-- Record extracts --
— start —

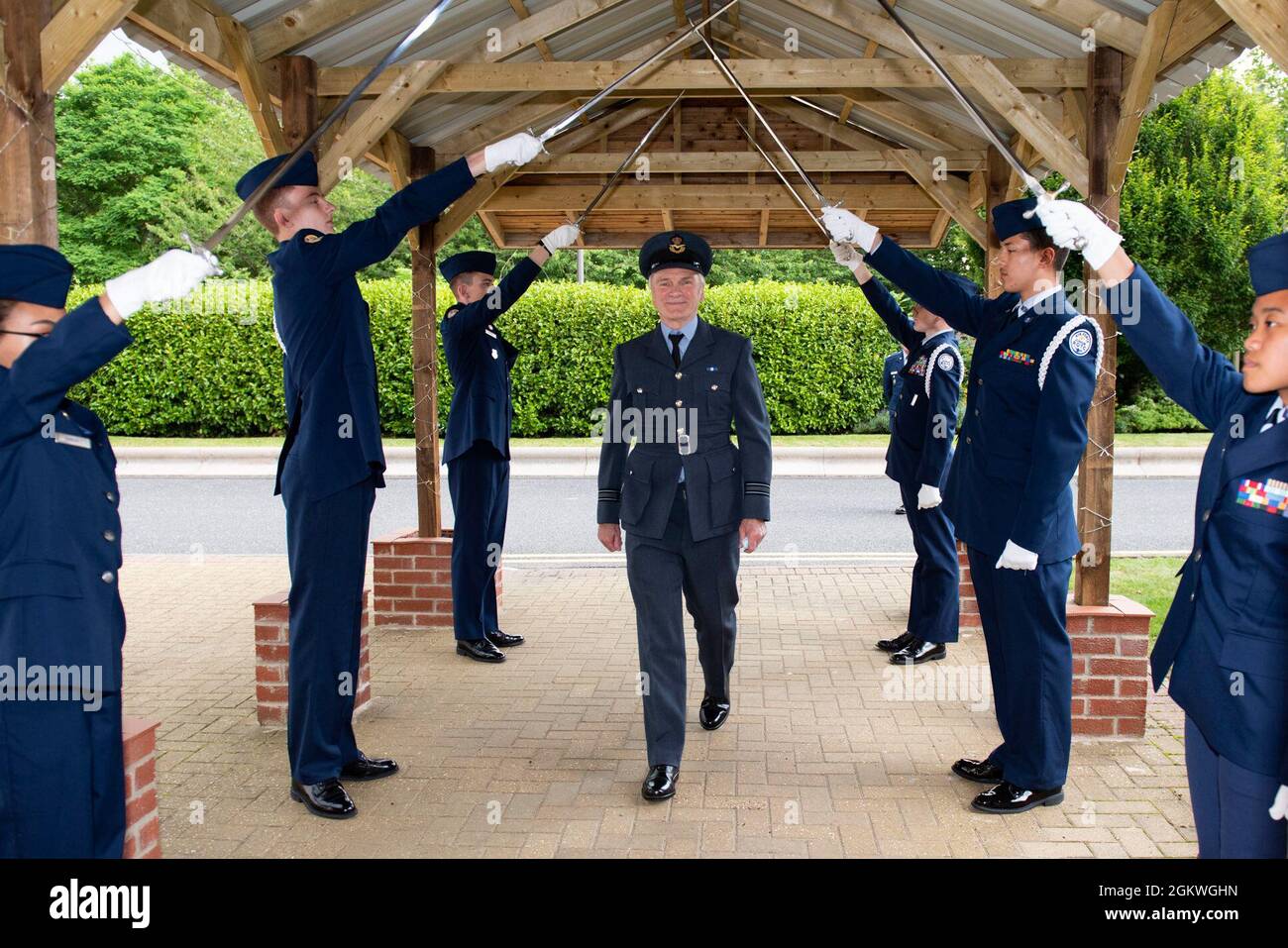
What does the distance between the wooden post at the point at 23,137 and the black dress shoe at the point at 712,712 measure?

— end —
— start —

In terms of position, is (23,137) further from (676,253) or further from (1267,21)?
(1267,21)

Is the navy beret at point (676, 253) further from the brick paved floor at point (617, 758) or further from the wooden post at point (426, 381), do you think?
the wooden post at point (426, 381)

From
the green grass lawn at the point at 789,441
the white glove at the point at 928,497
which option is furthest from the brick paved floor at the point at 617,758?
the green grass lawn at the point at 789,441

— end —

-- What the task asks --
Identify each line in the records that contains the word "point" and copy those lines in full. Case counts.

-- Response --
What does the distance between the wooden post at the point at 23,137 and the black dress shoe at the point at 712,712 measure?
Is the navy beret at point (676, 253) further from the brick paved floor at point (617, 758) or further from the wooden post at point (426, 381), do you think?
the wooden post at point (426, 381)
the green grass lawn at the point at 789,441
the white glove at the point at 928,497
which option is furthest from the brick paved floor at the point at 617,758?
the green grass lawn at the point at 789,441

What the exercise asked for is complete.